= Testo =
Dall’Italia all’Europa, via Copenhagen, la capitale danese sede del vertice che sembrava destinato a definire finalmente parametri rigidi e condivisi per affrontare i problemi ambientali. La delusione, come si può ben ricordare, fu grande di fronte all’impossibilità di trovare non solo un accordo risolutivo, ma persino un coerente programma propositivo. Il flop pare aver avuto una “vittima” politica nel 55enne olandese Yvo de Boer, già Segretario esecutivo della Convenzione Onu sui cambiamenti climatici (UNFCCC), che ha presentato le proprie dimissioni, annunciando che passerà al settore privato in veste di consulente aziendale. A quanto pare l’inquinamento del pianeta Terra non provoca soltanto danni alla salute, ma anche alla carriera.

Dalla Danimarca alla Gran Bretagna, magari atterrando nel nuovo Terminal 5 dello scalo londinese di Heathrow. Gli aeroporti non cessano di essere luoghi di sperimentazioni. Ricordate il progetto di ricerca European Social Research Council che dovrebbe monitorare per 12 mesi l’esistenza di viaggiatori e personale? In letteratura in esperimento simile è già concreto. È appena uscito in Italia, per l’editore Guanda, Una settimana all’aereoporto di Alain de Botton. Lo scrittore, rispondendo ad un appello della British Airways, è stato writer in residence proprio ad Heathrow, raccontando la quotidianità della realtà aeroportuale. Perché tanto interesse? De Botton ritiene che parte del fascino risieda, tra gli altri fattori, nell’essere un luogo per sua natura filmico ed estremamente teatrale.

= Esercizi da svolgere =
1) Per favore, riscrivi tutto ciò che nel testo va da "Dalla Danimarca alla" fino a "ed estremamente teatrale.", mettendo "scali" al posto di "aeroporti".
2) Rispondi in breve a queste domande sul testo, ciascuna su una riga:
(a) Quanti anni ha Yvo de Boer?
(b) Con quale editore è uscito in Italia il libro di Alain de Botton?
(c) Per quanti mesi il progetto European Social Research Council dovrebbe monitorare viaggiatori e personale?
3) Indica se ciascuna affermazione concorda con il testo (sì o no) e cita le parole del testo che lo stabiliscono.
(a) Yvo de Boer passerà al settore privato come consulente aziendale.
(b) Al vertice di Copenhagen si trovò un accordo risolutivo.
(c) De Botton è stato writer in residence a Heathrow su appello della British Airways.

= Elenco dei dati =

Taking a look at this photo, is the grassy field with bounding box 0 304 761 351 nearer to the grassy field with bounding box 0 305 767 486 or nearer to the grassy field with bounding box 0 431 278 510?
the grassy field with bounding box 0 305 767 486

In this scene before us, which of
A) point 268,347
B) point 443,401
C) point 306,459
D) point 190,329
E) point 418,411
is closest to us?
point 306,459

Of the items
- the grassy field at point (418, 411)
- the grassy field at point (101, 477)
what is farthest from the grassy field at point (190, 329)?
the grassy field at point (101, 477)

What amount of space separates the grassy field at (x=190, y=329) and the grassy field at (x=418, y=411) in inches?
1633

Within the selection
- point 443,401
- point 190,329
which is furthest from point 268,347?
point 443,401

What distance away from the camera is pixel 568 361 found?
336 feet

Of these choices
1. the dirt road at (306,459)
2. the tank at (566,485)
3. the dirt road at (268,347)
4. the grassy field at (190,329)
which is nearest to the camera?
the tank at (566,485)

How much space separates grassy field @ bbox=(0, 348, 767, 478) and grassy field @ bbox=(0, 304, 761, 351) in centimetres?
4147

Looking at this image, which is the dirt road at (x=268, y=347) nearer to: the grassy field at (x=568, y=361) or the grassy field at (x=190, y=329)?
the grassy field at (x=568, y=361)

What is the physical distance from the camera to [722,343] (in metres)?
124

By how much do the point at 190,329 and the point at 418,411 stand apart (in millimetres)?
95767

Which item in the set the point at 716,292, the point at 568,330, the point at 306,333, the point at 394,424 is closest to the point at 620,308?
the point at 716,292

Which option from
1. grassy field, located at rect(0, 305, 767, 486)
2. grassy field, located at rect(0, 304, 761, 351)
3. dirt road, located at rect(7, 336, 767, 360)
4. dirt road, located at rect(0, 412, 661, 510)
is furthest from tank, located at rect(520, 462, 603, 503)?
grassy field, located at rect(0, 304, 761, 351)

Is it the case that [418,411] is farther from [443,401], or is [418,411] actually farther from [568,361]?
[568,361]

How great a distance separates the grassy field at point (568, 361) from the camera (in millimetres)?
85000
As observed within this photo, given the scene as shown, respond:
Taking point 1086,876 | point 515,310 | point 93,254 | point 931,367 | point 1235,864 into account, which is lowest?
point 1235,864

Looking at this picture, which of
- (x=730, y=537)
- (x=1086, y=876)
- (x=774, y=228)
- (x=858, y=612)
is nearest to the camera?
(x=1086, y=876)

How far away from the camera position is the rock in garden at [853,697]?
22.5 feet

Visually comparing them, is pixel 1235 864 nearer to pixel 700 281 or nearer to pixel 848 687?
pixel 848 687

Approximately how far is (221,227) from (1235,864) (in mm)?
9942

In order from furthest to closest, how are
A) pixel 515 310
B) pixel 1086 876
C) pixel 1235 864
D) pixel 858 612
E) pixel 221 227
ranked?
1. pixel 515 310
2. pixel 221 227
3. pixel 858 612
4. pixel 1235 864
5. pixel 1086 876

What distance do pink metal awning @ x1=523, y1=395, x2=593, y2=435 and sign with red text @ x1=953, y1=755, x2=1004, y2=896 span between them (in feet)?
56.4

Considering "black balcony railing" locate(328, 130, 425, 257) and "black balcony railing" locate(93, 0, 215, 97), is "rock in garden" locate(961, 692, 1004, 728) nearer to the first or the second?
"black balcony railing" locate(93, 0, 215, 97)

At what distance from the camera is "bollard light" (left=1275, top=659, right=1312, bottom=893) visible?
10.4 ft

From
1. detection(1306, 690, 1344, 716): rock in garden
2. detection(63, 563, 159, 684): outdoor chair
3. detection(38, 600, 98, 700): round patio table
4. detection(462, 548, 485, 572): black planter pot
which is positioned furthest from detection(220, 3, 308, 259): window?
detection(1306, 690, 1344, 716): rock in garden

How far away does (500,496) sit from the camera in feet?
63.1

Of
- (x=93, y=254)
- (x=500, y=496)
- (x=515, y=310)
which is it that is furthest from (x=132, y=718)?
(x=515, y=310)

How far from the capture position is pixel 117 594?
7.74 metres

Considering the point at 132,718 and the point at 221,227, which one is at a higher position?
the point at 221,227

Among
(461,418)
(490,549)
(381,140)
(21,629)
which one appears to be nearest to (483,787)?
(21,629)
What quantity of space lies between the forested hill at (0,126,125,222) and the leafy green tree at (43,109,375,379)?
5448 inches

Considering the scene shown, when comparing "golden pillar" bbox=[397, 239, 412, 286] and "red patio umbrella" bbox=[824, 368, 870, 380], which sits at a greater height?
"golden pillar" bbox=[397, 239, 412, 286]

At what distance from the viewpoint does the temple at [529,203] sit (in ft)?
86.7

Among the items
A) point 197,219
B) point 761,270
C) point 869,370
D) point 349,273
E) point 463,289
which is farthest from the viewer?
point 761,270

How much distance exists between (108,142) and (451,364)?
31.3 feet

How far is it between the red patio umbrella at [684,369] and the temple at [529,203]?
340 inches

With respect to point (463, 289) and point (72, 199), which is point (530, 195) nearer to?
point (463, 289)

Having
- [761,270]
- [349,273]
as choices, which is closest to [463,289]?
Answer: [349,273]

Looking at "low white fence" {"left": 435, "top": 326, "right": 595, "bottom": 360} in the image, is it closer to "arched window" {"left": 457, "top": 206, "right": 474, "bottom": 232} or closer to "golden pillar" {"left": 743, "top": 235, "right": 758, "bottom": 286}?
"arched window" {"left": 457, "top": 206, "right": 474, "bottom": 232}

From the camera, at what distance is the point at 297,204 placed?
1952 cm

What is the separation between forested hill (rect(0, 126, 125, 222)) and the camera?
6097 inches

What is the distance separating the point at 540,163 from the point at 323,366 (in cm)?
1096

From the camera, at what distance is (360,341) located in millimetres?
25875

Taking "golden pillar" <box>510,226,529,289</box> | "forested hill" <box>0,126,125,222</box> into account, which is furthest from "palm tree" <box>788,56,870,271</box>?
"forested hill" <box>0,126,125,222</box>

==

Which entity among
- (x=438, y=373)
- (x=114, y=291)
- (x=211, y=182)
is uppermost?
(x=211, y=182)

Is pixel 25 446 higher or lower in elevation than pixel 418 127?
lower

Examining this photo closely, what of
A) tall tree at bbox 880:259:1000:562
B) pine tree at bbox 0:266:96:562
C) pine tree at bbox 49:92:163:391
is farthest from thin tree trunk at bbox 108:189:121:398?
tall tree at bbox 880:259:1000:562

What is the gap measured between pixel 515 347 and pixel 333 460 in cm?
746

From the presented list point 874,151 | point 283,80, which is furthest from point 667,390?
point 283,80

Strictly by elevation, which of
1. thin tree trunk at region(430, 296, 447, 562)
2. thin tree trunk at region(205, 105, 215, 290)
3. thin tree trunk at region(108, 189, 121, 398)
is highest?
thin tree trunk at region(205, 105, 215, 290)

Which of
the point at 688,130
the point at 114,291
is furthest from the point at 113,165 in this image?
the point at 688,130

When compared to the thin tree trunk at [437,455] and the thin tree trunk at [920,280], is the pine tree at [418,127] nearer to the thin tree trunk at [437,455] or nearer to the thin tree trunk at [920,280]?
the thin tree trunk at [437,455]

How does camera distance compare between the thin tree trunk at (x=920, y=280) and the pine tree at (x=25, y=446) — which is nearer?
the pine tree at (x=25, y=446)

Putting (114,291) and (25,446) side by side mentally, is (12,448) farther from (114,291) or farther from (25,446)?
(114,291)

= Risposte =
1)
Dalla Danimarca alla Gran Bretagna, magari atterrando nel nuovo Terminal 5 dello scalo londinese di Heathrow. Gli scali non cessano di essere luoghi di sperimentazioni. Ricordate il progetto di ricerca European Social Research Council che dovrebbe monitorare per 12 mesi l’esistenza di viaggiatori e personale? In letteratura in esperimento simile è già concreto. È appena uscito in Italia, per l’editore Guanda, Una settimana all’aereoporto di Alain de Botton. Lo scrittore, rispondendo ad un appello della British Airways, è stato writer in residence proprio ad Heathrow, raccontando la quotidianità della realtà aeroportuale. Perché tanto interesse? De Botton ritiene che parte del fascino risieda, tra gli altri fattori, nell’essere un luogo per sua natura filmico ed estremamente teatrale.

2)
(a) 55 anni.
(b) Guanda.
(c) Per 12 mesi.

3)
(a) Sì: "annunciando che passerà al settore privato in veste di consulente aziendale".
(b) No: "l’impossibilità di trovare non solo un accordo risolutivo, ma persino un coerente programma propositivo".
(c) Sì: "rispondendo ad un appello della British Airways, è stato writer in residence proprio ad Heathrow".